Um dos animais que mais atrai atenção e curiosidade, por parte dos curiosos e dos homens de ciência, é o camaleão. Sua capacidade de mudar de cor como forma de adaptação ao ambiente e que também contribui para evitar o possível ataque de predadores é objeto de admiração. O camaleão é uma família de pequenos répteis escamosos, a família dos Chamaelonidae. Reúne 160 espécies reconhecidas, todas com características semelhantes. A maioria dessas espécies está concentrada na África, nas regiões localizadas ao sul do Saara. São animais que viajaram pela terra por quase 50 milhões de anos, durante o Paleoceno.

Camaleão

Morfologia do camaleão, suas características

Dentro das 160 espécies que compõem a família dos camaleões, há uma grande variedade de tamanhos. Uma das 2 subfamílias em que se divide a família dos camaleões, é conhecida como Brookesiano, composto por diferentes espécies de camaleões anões, que não excedem 3 centímetros de comprimento. A menor espécie são mínimos brookesianos Ele mal chega a meia polegada e meia.

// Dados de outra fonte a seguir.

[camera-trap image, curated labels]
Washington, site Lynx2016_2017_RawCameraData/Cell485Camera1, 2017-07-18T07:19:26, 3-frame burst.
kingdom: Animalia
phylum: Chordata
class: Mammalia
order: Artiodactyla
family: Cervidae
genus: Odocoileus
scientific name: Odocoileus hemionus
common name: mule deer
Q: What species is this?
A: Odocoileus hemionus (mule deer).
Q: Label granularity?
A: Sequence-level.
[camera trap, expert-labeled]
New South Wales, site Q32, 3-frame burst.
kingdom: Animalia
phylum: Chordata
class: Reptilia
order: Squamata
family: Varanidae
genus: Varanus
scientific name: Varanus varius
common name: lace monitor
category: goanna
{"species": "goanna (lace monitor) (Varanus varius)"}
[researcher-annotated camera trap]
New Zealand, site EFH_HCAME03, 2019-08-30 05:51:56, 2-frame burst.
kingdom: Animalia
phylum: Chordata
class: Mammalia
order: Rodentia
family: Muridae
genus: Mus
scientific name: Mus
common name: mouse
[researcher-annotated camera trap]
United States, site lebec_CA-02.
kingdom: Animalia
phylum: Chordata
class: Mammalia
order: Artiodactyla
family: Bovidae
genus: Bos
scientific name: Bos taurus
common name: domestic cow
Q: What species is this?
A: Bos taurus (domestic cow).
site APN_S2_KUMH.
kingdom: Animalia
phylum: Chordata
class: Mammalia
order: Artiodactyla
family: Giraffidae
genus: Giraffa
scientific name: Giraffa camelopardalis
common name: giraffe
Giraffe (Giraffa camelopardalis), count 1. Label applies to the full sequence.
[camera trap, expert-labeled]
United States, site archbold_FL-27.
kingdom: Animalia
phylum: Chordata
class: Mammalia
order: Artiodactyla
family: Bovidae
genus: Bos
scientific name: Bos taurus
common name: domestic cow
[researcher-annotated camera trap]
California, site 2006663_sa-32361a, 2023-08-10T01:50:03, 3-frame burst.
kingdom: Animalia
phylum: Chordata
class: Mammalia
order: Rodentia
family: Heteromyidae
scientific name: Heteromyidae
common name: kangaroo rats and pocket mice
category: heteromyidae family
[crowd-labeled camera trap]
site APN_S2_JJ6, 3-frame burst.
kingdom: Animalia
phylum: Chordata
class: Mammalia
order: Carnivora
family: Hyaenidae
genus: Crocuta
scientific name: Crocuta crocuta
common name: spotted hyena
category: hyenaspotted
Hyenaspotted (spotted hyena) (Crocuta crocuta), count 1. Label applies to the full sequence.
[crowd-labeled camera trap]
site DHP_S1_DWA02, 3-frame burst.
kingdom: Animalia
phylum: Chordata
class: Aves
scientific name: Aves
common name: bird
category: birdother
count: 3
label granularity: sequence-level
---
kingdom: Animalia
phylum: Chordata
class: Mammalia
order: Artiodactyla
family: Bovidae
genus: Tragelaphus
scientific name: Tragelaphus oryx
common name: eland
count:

Na subfamília dos camaleões típicos – cujo nome é o mesmo da família – encontramos o Calumna parsonii que mede cerca de 80 centímetros. Mas sejam as espécies grandes ou os espécimes muito pequenos, todos eles compartilham uma série de traços comuns.

Todas as espécies de camaleões têm pernas divididas em 2 dedos. Cada dedo é equipado com garras poderosas que permitem que o animal tenha grande tração para subir em árvores e rochas. As patas dianteiras têm 2 garras na parte externa e 3 na parte interna. O que chama a atenção é que suas patas traseiras têm um arranjo oposto.

Muitas espécies têm saliências e outras características distintivas em suas cabeças, como chifres. Esses ornamentos, que às vezes são coloridos, geralmente são um mecanismo de defesa para afastar os invasores. Os camaleões têm um dimorfismo sexual acentuado, sendo as fêmeas menos visíveis que os machos.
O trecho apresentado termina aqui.